Essa distinção, na filosofia moral, ocorre entre o objeto de um ato e a intenção de um ato. Se um homem rouba a fim de fornicar, a intenção é fornicar, mas o objeto é o ato de roubar. Não há uma conexão obrigatória entre roubar e fornicar.

No caso das opiniões do Papa, a intenção é prevenir a infecção, e o objeto é o uso da camisinha.

Aqui está um exemplo dessa distinção, análogo ao que o Papa disse. Ladrões estão usando canos de ferro para atacar pessoas, e os ferimentos são graves. Alguns ladrões usam canos acolchoados para reduzir os ferimentos, enquanto ao mesmo tempo ainda conseguem debilitar as vítimas o suficiente para o assalto.
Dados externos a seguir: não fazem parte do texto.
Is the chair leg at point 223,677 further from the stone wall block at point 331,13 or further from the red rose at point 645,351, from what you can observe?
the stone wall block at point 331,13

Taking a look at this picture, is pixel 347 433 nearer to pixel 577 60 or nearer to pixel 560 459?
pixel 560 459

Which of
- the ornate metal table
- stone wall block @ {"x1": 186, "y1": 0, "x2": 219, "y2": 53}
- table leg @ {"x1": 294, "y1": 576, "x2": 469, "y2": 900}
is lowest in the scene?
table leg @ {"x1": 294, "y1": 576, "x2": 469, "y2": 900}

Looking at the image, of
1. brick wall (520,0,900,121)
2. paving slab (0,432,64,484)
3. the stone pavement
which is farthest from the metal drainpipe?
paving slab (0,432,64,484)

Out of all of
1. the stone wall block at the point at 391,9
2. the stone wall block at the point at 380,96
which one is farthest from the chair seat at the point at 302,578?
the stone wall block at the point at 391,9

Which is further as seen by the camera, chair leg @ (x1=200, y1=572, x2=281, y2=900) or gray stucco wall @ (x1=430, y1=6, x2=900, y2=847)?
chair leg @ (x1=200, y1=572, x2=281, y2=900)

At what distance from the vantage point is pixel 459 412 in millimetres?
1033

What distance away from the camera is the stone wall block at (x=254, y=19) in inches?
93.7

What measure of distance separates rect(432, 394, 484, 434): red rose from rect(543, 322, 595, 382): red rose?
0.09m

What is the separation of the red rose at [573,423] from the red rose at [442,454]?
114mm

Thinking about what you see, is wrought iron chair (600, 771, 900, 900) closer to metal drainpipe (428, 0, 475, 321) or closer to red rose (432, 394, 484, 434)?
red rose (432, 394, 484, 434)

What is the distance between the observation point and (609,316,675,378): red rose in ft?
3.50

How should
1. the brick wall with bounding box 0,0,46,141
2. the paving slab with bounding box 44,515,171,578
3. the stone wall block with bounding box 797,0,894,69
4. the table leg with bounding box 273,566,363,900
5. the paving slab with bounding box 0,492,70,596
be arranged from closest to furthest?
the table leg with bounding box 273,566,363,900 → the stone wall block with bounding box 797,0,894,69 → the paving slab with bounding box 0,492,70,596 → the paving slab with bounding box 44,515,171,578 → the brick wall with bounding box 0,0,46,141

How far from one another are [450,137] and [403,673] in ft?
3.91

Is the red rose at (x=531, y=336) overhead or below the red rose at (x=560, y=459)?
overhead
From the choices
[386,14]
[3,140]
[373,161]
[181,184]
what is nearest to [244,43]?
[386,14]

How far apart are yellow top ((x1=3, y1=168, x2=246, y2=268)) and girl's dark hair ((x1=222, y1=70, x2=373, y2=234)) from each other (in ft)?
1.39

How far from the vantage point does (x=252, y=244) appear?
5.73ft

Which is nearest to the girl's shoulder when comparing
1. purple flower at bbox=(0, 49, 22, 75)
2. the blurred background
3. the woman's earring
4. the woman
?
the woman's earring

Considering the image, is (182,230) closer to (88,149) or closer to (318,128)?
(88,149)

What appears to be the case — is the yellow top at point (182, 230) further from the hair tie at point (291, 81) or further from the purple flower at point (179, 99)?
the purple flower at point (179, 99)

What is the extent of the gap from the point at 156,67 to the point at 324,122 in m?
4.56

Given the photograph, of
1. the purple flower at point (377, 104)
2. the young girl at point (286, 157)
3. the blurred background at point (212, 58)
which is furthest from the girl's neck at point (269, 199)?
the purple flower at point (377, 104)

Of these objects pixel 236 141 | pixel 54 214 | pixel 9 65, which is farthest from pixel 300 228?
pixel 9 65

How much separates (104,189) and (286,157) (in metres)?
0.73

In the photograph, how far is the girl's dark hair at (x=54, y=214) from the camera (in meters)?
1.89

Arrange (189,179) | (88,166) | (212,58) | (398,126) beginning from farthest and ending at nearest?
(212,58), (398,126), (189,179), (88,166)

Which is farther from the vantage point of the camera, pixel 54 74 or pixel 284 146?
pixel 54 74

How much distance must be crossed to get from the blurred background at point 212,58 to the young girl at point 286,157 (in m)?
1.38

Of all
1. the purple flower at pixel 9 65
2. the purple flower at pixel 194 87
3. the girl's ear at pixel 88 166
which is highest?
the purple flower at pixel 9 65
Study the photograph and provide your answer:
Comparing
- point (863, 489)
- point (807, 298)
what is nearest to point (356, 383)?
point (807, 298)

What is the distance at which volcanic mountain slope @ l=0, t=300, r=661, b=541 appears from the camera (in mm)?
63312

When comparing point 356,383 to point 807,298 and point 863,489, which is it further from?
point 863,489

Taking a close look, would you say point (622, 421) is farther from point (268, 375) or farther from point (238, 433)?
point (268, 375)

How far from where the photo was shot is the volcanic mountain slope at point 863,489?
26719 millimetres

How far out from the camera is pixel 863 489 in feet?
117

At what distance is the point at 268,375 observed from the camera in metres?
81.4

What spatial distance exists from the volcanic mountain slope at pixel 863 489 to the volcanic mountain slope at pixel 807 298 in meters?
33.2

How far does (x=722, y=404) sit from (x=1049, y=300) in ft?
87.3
O Papa diz que a intenção de reduzir os ferimentos (no ato de roubar) pode ser um primeiro passo na direção de uma maior responsabilidade moral. Isso não justifica as seguintes manchetes: "Papa aprova canos acolchoados para o assalto"; "Papa diz que o uso de canos acolchoados é justificado em algumas circunstâncias"; "Papa permite o uso de canos acolchoados em alguns casos".

É claro, poder-se-ia usar moralmente canos acolchoados em algumas circunstâncias, por exemplo como canos revestidos para que a água quente que corre neles não esfrie tão rápido. E poder-se-ia usar camisinhas moralmente em alguns casos, por exemplo, como balões de água. Mas isso também não justifica a manchete "Papa aprova o uso de camisinha", embora no caso dos balões d'água isso pudesse ser verdade. Mas seria uma tentativa intencional de enganar.

Em resumo, o Papa não "justificou" o uso de camisinhas em nenhuma circunstância. E a doutrina da Igreja permanece a mesma que sempre foi - tanto antes quanto depois das declarações do Papa.